Before running the indexing script:
  1. Run preparation: Execute prepare_kb.py to generate kb_clean.json
  2. Install dependencies:
pip install sentence-transformers faiss-cpu numpy
For GPU acceleration:
pip install faiss-gpu

Process Overview

The indexing pipeline:
  1. Load clean knowledge base data
  2. Create text chunks combining questions and answers
  3. Generate embeddings using Sentence Transformers
  4. Build FAISS index with inner product similarity
  5. Save index and metadata files

Text Chunking

Each Q&A pair is formatted as a single text chunk:
def create_chunks_and_metas(data):
    chunks = []
    metas = []

    for item in data:
        text_chunk = f"Q: {item['question']}\nA: {item['answer']}"
        chunks.append(text_chunk)

        metas.append({
            "id": item["id"],
            "topic": item["topic"],
            "subtopic": item["subtopic"],
            "difficulty": item["difficulty"],
            "source": item.get("source"),
        })

    return chunks, metas
See source/scripts/mistral_faiss.py:24-40

Chunk Format

Input:
{
  "id": "42",
  "question": "What is normalization?",
  "answer": "Normalization is organizing data to reduce redundancy...",
  "topic": "DBMS",
  "subtopic": "Normalization",
  "difficulty": "Intermediate",
  "source": "database_qna.json"
}
Output Chunk:
Q: What is normalization?
A: Normalization is organizing data to reduce redundancy...
Output Metadata:
{
  "id": "42",
  "topic": "DBMS",
  "subtopic": "Normalization",
  "difficulty": "Intermediate",
  "source": "database_qna.json"
}

Embedding Generation

The script uses Sentence Transformers to convert text into dense vector embeddings.

Model Selection

Default Model: all-MiniLM-L6-v2
  • Dimension: 384
  • Performance: Fast inference, good quality
  • Size: 80MB
  • Use case: General-purpose semantic search
Alternative Models:
ModelDimensionsSizePerformanceUse Case
all-mpnet-base-v2768420MBBest qualityHigh accuracy needed
all-MiniLM-L12-v2384120MBBalancedMore context
all-MiniLM-L6-v238480MBFastestProduction (default)
paraphrase-multilingual-MiniLM-L12-v2384420MBMulti-languageNon-English

Embedding Code

def build_faiss_index(chunks, metas):
    model = SentenceTransformer("all-MiniLM-L6-v2")

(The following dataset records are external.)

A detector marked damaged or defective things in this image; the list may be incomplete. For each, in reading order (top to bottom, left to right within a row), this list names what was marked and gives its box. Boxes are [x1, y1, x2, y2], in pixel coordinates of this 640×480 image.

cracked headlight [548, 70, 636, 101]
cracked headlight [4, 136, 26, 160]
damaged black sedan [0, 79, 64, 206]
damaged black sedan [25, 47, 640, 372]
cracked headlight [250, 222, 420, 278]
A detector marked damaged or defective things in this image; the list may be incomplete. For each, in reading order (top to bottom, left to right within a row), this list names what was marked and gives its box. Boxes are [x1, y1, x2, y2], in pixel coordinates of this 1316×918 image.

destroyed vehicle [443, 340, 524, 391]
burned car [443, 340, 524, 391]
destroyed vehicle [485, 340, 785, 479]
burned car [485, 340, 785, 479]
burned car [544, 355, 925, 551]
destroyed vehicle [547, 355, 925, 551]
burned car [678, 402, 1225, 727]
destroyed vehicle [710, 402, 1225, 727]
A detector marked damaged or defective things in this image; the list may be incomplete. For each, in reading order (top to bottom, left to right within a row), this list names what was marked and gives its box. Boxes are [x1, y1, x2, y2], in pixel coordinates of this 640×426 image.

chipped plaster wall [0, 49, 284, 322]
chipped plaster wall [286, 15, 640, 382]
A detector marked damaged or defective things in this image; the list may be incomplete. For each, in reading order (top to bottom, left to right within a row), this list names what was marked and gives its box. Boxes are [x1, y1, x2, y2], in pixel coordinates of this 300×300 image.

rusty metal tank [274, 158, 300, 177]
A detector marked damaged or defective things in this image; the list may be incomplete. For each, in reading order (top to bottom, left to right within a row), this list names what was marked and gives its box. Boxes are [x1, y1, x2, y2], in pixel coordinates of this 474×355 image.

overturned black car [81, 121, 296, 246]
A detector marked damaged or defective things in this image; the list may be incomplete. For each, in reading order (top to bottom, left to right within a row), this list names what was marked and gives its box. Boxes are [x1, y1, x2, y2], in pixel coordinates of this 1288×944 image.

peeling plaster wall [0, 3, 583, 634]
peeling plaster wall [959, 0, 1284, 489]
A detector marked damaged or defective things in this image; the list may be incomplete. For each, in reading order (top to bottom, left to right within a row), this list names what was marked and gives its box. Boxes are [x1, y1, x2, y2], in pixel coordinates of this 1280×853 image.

    print("🔄 Generating embeddings...")
    embeddings = model.encode(
        chunks,
        show_progress_bar=True,
        normalize_embeddings=True  # IMPORTANT for cosine similarity
    )

    dimension = embeddings.shape[1]  # 384 for MiniLM-L6
    index = faiss.IndexFlatIP(dimension)  # Inner Product = cosine similarity
    index.add(np.asarray(embeddings, dtype="float32"))

    # Save index and metadata...
See source/scripts/mistral_faiss.py:43-66

Why Normalize Embeddings?

normalize_embeddings=True
Normalization converts vectors to unit length, making inner product (IP) equivalent to cosine similarity:
  • Without normalization: IP(A, B) = A · B
  • With normalization: IP(A, B) = cos(θ) where θ is angle between vectors
This gives semantically meaningful similarity scores in range [-1, 1].

FAISS Index Types

IndexFlatIP (Current)

index = faiss.IndexFlatIP(dimension)
Characteristics:
  • Exhaustive search (checks all vectors)
  • 100% accuracy
  • Best for < 1M vectors
  • O(n) search complexity
Use When:
  • Dataset is small to medium (< 100K vectors)
  • You need perfect recall
  • Latency < 100ms is acceptable

Alternative: IndexIVFFlat

quantizer = faiss.IndexFlatIP(dimension)
index = faiss.IndexIVFFlat(quantizer, dimension, nlist=100)
index.train(embeddings)
index.add(embeddings)
Characteristics:
  • Inverted file index
  • ~90-95% recall (configurable)
  • Good for 100K - 10M vectors
  • Much faster than flat search
Parameters:
  • nlist: Number of clusters (√n is good default)
  • nprobe: Clusters to search (higher = more accurate, slower)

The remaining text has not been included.